**Extrait:**

▼

Dix-huit. S’il n’y a qu’un chiffre à retenir, c’est le nombre de points qu’il reste à décrocher dans cet incroyable mélange de sprint et de marathon que sont les éliminatoires sud-américains. Dix-huit, c’est à la fois beaucoup, puisqu’ils ne sont que cinq à les avoir décrochés en douze journées jusqu’ici, mais c’est aussi parfois peu. Notamment pour une sélection, le Pérou, dont la dérive semble désormais synonyme de Coupe du Monde 2026 devant la télé. Rien n’est mathématiquement scellé pour la Blanquirroja mais avec une seule victoire en douze sorties et un déficit de six points sur le barragiste, de dix sur le premier qualifié direct, la montagne semble bien plus élevée que le Huascarán. D’autant que devant, deux groupes semble s’être formées dans la foulée d’un champion du monde en titre pas forcément toujours convaincant, mais qui continue d’avancer.

▲

**À faire:**
[1] Transcrivez mot pour mot le passage de l'extrait sur les éliminatoires qui commence par « Dix-huit. S’il n’y » et va jusqu'à « qui continue d’avancer. ».
[2] Rédigez, s'il vous plaît, la suite de l'extrait sur les éliminatoires à partir de l'endroit où il s'arrête.
Les enregistrements n'ont aucun rôle ici.

[Données de relations spatiales]
▼

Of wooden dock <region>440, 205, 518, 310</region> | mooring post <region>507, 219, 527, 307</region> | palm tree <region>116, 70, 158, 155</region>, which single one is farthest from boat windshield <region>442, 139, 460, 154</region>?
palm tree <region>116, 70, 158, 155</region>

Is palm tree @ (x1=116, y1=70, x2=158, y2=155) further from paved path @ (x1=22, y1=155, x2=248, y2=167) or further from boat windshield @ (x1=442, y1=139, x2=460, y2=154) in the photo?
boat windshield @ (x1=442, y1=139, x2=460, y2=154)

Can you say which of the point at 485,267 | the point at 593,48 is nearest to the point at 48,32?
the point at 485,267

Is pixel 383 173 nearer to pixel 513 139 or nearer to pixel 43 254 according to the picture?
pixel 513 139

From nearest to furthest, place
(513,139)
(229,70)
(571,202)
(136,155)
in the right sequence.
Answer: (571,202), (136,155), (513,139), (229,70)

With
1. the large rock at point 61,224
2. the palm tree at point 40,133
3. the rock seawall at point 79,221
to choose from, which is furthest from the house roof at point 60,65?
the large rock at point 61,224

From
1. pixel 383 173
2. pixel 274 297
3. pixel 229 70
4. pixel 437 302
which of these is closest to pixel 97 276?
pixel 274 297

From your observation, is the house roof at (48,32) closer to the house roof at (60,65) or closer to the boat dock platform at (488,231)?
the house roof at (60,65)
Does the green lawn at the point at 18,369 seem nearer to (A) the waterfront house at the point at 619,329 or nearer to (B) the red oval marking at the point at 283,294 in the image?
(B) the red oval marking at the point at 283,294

▲
▼

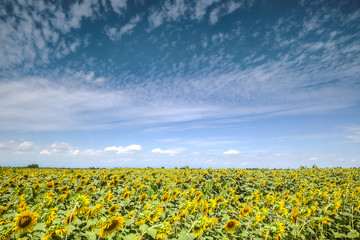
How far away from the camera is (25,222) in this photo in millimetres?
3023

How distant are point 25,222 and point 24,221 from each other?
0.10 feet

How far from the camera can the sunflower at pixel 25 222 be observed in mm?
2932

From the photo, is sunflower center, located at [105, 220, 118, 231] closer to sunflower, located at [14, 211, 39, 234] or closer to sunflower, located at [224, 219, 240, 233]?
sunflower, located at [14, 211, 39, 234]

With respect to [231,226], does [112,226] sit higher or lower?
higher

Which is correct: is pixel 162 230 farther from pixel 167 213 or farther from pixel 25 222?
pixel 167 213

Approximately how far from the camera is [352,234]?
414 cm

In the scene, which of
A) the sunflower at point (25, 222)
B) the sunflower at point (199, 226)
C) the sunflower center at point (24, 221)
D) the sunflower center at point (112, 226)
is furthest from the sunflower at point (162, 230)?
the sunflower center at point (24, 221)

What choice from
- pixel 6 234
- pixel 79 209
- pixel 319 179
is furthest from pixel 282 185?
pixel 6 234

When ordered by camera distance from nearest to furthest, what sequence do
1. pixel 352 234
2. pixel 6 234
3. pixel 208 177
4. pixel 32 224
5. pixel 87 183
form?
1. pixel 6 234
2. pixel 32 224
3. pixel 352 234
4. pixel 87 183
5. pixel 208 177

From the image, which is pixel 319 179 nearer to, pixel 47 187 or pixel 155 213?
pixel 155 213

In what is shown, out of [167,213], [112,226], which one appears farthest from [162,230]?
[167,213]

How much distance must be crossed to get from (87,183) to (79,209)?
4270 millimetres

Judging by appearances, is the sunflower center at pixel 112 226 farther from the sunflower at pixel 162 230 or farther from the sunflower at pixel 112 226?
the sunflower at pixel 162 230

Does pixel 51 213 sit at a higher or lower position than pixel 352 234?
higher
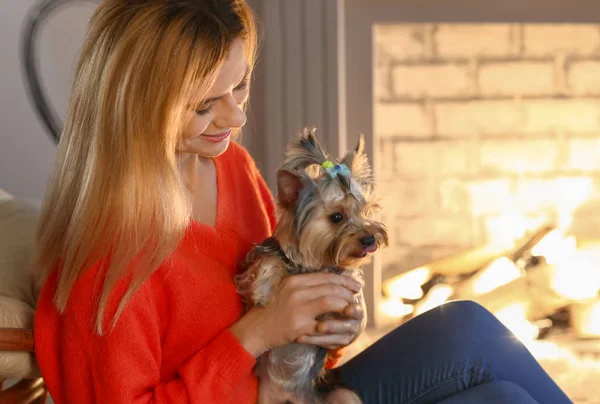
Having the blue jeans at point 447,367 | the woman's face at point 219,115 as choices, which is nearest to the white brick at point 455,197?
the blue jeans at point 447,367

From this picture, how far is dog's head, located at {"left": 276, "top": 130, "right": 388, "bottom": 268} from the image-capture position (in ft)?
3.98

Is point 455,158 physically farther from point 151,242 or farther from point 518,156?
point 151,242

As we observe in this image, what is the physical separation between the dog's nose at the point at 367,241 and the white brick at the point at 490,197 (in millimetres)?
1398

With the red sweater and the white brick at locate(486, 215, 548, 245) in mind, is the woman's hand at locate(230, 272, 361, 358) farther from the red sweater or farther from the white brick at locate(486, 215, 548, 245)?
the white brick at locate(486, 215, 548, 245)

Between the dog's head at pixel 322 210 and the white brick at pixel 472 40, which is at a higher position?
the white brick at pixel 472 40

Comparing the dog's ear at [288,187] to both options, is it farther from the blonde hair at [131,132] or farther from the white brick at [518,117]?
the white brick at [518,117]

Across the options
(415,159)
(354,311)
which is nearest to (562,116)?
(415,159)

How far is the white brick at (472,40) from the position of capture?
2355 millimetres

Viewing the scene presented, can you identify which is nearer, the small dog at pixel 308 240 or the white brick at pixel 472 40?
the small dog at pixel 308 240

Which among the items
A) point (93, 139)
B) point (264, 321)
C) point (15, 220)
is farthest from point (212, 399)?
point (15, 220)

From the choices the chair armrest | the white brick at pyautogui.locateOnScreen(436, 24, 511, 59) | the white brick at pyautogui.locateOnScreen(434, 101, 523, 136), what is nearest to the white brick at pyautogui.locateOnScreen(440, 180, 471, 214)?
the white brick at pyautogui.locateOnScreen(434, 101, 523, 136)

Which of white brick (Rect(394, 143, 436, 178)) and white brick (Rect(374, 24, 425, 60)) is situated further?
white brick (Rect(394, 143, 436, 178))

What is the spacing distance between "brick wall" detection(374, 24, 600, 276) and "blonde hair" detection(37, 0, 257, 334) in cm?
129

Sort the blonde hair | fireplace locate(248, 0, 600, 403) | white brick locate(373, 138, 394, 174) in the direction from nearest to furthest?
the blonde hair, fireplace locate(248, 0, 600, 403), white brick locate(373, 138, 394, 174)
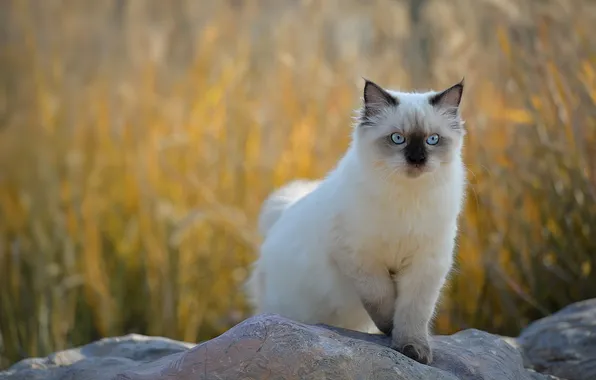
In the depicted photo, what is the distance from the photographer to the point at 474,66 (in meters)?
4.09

▲

**Résultats:**
[1]
Dix-huit. S’il n’y a qu’un chiffre à retenir, c’est le nombre de points qu’il reste à décrocher dans cet incroyable mélange de sprint et de marathon que sont les éliminatoires sud-américains. Dix-huit, c’est à la fois beaucoup, puisqu’ils ne sont que cinq à les avoir décrochés en douze journées jusqu’ici, mais c’est aussi parfois peu. Notamment pour une sélection, le Pérou, dont la dérive semble désormais synonyme de Coupe du Monde 2026 devant la télé. Rien n’est mathématiquement scellé pour la Blanquirroja mais avec une seule victoire en douze sorties et un déficit de six points sur le barragiste, de dix sur le premier qualifié direct, la montagne semble bien plus élevée que le Huascarán. D’autant que devant, deux groupes semble s’être formées dans la foulée d’un champion du monde en titre pas forcément toujours convaincant, mais qui continue d’avancer.

[2]
Il est indéniable que 2024 semble plus compliqué pour l’Argentine au fil que les semaines avancent. Certes, la Copa América a été synonyme de titre, mais l’on avait déjà entrevu quelques faiblesses dans la Scalonetta que les succès voulaient masquer. Des faiblesses qui se confirment : le milieu à trois Enzo – Alexis – De Paul est moins fluide, moins dominateur, seul le joueur de Chelsea semblant conserver son niveau de 2022 notamment, et le trio offensif qui se dessine depuis la fin de l’ère Ángel Di María manque de connexion, Julián Álvarez, excentré sur son couloir, pesant moins sur le jeu. Mais, malgré quelques turbulences, comme le fut la défaite au Paraguay, l’Albiceleste reste sans concurrence et surtout a creusé l’écart.
D’autant que dans ses pas, ils sont cinq à lutter les uns contre les autres pour s’accrocher à ce top 6 synonyme de Coupe du Monde. Un temps chahuté par l’affaire Luis Suárez – Marcelo Bielsa, l’Uruguay a parfaitement rebondi en novembre. D’abord grâce à un succès dingue face à la Colombie, arraché sur une dernière action folle et un but de Manuel Ugarte, ensuite face au Brésil, passant finalement près du coup parfait. Certes, dans le jeu, la Celeste n’est pas celle de la phase de groupes de la Copa América, elle montre encore parfois quelques jolis mouvements collectifs, notamment sur ses temps forts, mais se montre surtout plus dans la lutte. Dans la lignée de la phase à élimination directe de la compétition continentale. Mais sur le plan comptable, elle avance, au point d’avoir pris la deuxième place et de se muer en leader du groupe de poursuivant, en chassé d’un quintet qui se tient en trois points.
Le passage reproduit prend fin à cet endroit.